Most of the data we work with aren’t informing life or death decisions but that doesn’t mean we should hold it to a lesser standard. By normalizing the presence of error data, we consumers of that data can make better choices. I also think we’ll see a snowball effect, with the more error rates reported, the more people become familiar with how to use them and the more they will look for them. Until your consumers start asking for it, we’ll have to do the hard work and figure out the best places to add this extra error info.

Re-normalizing a Denormalized Culture of Statistics

The vast majority of humanity’s exposure to statistical data is via the National Weather Service. Percentages fill up mornings with coffee and help shape weekend plans and weddings. Have you ever wondered why when there is a 20% chance of rain, it is almost a sure thing that it won’t rain? While our government gives our weather data for free, most reporting agencies (such as your local weather broadcaster, The Weather Channel, or Dark Sky) will interpret it to “add value”. This largely means that they add in a “wet bias”.

In the case of weather forecasts, we often don’t care if the high temperature is off by one or two degrees, a little error is accepted and generally ignored. However, when it rains on a day with 20% chance of rain, people generally think that the weather was “wrong”. Statistically speaking it should rain 20 days for every 100 that are forecast with a 20% chance - this is 1 in 5. Yet if it rained 1 day out of a 5 day work week with a 20% chance, you would feel cheated.

Forecasters “enhance” the data then to make themselves seem more right more often. People generally don’t care as much if rain is predicted but none comes. So when a forecast is low, say 5%, they will report it as 20% so when it does rain for those 5 days out of 100, it doesn’t seem like the forecast was nearly as wrong.

Forecasters will also back off of aggressive estimates. Rarely do you see a 100% chance of rain (unless it’s actively raining at the time of the report). Instead, you’ll see a 90% chance, to account for the error in the model. If on the 1 day that it doesn’t rain out of 100 with a 100% chance of rain, then forecasters won’t seem stupid.

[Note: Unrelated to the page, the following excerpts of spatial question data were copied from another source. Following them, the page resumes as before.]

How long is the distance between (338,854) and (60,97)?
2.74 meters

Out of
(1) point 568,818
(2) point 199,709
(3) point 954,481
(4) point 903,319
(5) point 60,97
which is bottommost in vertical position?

Wet biased poll-conflation

While this might seem useful, it also gives the average statistics consumer a false idea about what those numbers mean. At one point, Hillary was predicted to have an 80% chance of winning. If you’re only consuming adjusted weather reports, you might translate that to think she has a 99% chance of winning. When polls closed and 538 rolled out their final prediction before general voting, Hillary was around 66%. That means out of 100 elections, Trump would win 33% of these, which is not a trivial number. Many casual observers and pundits falsely interpreted these numbers.

Getting better

One way that 538 tends to be better than your average poll is that they are averaged polls. One way to account for random error is to add someone else’s random error, and if it’s truly random then it will cancel out. Even with this optimization, their models aren’t 100% perfect.

They run multiple simulations of a vote using a distribution based on the error from the average received by the polls. They do this many many times and see where the data converges. It’s not perfect but that’s not the point. Elections happen so infrequently that it is very hard to get enough data to brute force gains. We mentioned weather earlier due to increased data collection and computing power, so weather forecasts have gotten much better. For other estimations where data isn’t as plentiful and where we have less opportunity to check our assumptions, it is much harder to make progress.

As you go about your day-to-day life, try to take note of the numbers that are being presented to you. How accurate are they? Could you make better decisions with some error info? If you speak up and let those that show you information that error is important we can start to be collectively more conscious.

If you find these concepts interesting and want to dig deeper, I recommend “The Signal and the Noise” by Nate Silver.